■ ИСХОДНЫЙ ТЕКСТ ■
Вот-вот. Морозец. Морозец привычного страха, от которого постсоветскому человеку хочется спрятаться хоть в какую-нибудь скорлупку. Скорлупку мнимо литературоведческого (на самом деле «критически самопознавательного») сознания. А от этой позиции до прямого молчалинского сервилизма – перед президентом ли, перед публикой ли – рукой подать. Но тогда уж о пушкинской свободе («зависеть от царя, зависеть от народа – не все ли нам равно...») и не помышляй... Свой – постсоветский, то есть насмерть перепуганный читатель – вот подлинный ориентир нашего «самопознавателя». Опять неувязочка. Теперь уже между прямыми декларациями и скрытыми интенциями. В этом отношении мой критик не просто, по его выражению, «сам грешен», а прямо-таки погряз «во гресех».

Чтобы не использовать топор-колун там, где нужен скальпель, поясню, что здесь тоже не все так просто. Здесь и в западном постмодернистском, и в российском постсоветском сознании кое-какие моменты нуждаются в ненавистном для наших ученых литературоведов социологическом истолковании. Западное либеральное сознание в своей чувствительности ко всякого рода посягательствам на свободу индивида дошло (сначала в варианте хайдеггеровском, а затем – в фукольтианско-делёзовско-дерридианском) до отрицания «власти» субъект-предикативного отношения как проявления в логократии, во власти языка – реального социального гнета. С первого взгляда такая чувствительность к угнетению подкупает. В ней, действительно, есть важный момент истины – он в том, что сочетание социальных иллюзий и социального обмана и в самом деле приобретает у представителей иных социальных сил утонченно-изощренные формы. Однако если этот момент истины выдается и принимается за всю истину – у реципиента наступает состояние наркотического опьянения, при котором уже не различаются важные и второстепенные обстоятельства. И тогда упускается главное – наличие реальной экономической власти в руках отдельных социальных групп, осуществляющих свое господство прямо, не мудрствуя лукаво. Тогда бой за освобождение от субъект-предикатной власти превращается в схватку марионеток, или, вернее, в схватку арестантов за порцию баланды на глазах у тюремщиков.

■ ПРЕДОСТАВЛЕННЫЕ ДАННЫЕ ■
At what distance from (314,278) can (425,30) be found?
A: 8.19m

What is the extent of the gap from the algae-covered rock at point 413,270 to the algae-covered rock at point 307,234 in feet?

■ ЗАДАНИЕ ■
Напишите продолжение полемической статьи о постсоветском и западном сознании, начав сразу после её последней фразы.

■ ОТВЕТ ■
На нашей почве протекают аналогичные, но не тождественные процессы. Протест против убогой доктрины социалистического реализма в литературе перерастает в протест против любого реализма где бы то ни было, в том числе в литературоведении и в критике. Не только против отображения «жизни в формах самой жизни», но также против соотнесения литературоведческих и литературно-критических построений с фактами (социальной) действительности. И тогда само литературоведение и литературная критика превращаются в разновидность мифотворчества. Здесь уж не действительность противостоит мифу, а миф противостоит мифу. Тогда и мотивы действий приобретают фантастический характер. Причем по выбору пишущего – то его герой руководствуется рационалистическими соображениями, то вдруг становится творцом легенд... Здесь уже взгляд Я.Л.Левкович демонстрирует «отпечаток социологических концепций эпохи». Согласно этим воззрениям, каждая эпоха творит свои мифы и легенды, и на смену им приходит не точная или уточненная картина реальности, а свои – очередные – мифы и легенды. По сравнению с таким «социологизмом» даже прежний примитивный вульгарный социологизм кажется верхом научности.

«На мой вкус...»

«Добавит аргументов...». Не побрезгую и я простейшим тривиальным просветительством. «Так атеизм – и есть ваша религия?» – приставали к французским просветителям-атеистам туповатые посетители французских аристократических салонов. Им и тогда, и позже терпеливо объясняли, что религия – вера в сверхъестественное («уверенность в невидимом, как бы в видимом», согласно старому синодальному переводу Credo - Символа веры), которое определяет судьбу человека. Атеизм же ничего на веру не позволяет принимать и требует доказательств хотя бы наличия сверхъестественного от всех теологов, так что только доказав несостоятельность предъявляемых доказательств (помните у меня – «несокрушимая сила»), мыслитель становится в собственном смысле атеистом. Атеист, проще говоря, противопоставляет вере, которая всегда слепа (не основана на знаниях), убеждения, которые всегда результат анализа и критики знания. Правда, за пределами науки – в общественной жизни – и религия, и атеизм становятся идеологией, а в этом качестве очень часто оказываются до неразличимости похожими. Но это не основание для того, чтобы путать их вообще.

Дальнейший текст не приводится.